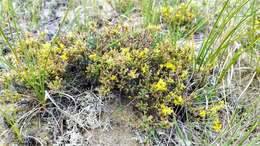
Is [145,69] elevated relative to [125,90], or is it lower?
elevated

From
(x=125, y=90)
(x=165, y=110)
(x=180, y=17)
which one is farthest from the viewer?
(x=180, y=17)

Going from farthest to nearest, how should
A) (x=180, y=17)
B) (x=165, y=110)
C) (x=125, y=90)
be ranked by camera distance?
(x=180, y=17)
(x=125, y=90)
(x=165, y=110)

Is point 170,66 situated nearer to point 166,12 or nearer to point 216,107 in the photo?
point 216,107

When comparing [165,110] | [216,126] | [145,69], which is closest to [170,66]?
[145,69]

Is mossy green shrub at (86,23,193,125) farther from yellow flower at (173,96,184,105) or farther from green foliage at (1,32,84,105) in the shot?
green foliage at (1,32,84,105)

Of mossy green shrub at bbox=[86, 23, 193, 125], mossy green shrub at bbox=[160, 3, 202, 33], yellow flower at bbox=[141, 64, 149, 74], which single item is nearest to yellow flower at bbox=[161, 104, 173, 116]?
mossy green shrub at bbox=[86, 23, 193, 125]

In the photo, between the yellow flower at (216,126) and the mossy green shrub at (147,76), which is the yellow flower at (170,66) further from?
the yellow flower at (216,126)

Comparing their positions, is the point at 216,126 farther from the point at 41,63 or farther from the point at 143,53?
the point at 41,63

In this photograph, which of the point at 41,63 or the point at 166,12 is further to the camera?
the point at 166,12

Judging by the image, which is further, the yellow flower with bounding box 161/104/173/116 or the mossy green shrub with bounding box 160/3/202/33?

YOUR TASK - Starting with the line that contains "Is mossy green" and going on through the end of the records, change "Comparing their positions" to "Looking at their positions" and give those lines again with everything else left as it is.

EXERCISE OUTPUT -
Is mossy green shrub at (86,23,193,125) farther from yellow flower at (173,96,184,105) or farther from green foliage at (1,32,84,105) in the shot?
green foliage at (1,32,84,105)

Of mossy green shrub at bbox=[86, 23, 193, 125], mossy green shrub at bbox=[160, 3, 202, 33], yellow flower at bbox=[141, 64, 149, 74], which single item is nearest to yellow flower at bbox=[161, 104, 173, 116]?
mossy green shrub at bbox=[86, 23, 193, 125]

In the photo, between the yellow flower at (216,126) and the mossy green shrub at (147,76), which is the yellow flower at (170,66) further from?
the yellow flower at (216,126)

Looking at their positions, is the point at 216,126 farther from the point at 41,63 or farther from the point at 143,53?
the point at 41,63

In this photograph, which of the point at 41,63 or the point at 166,12 is further to the camera?
the point at 166,12

Judging by the image, which is further, the yellow flower with bounding box 161/104/173/116 or the mossy green shrub with bounding box 160/3/202/33?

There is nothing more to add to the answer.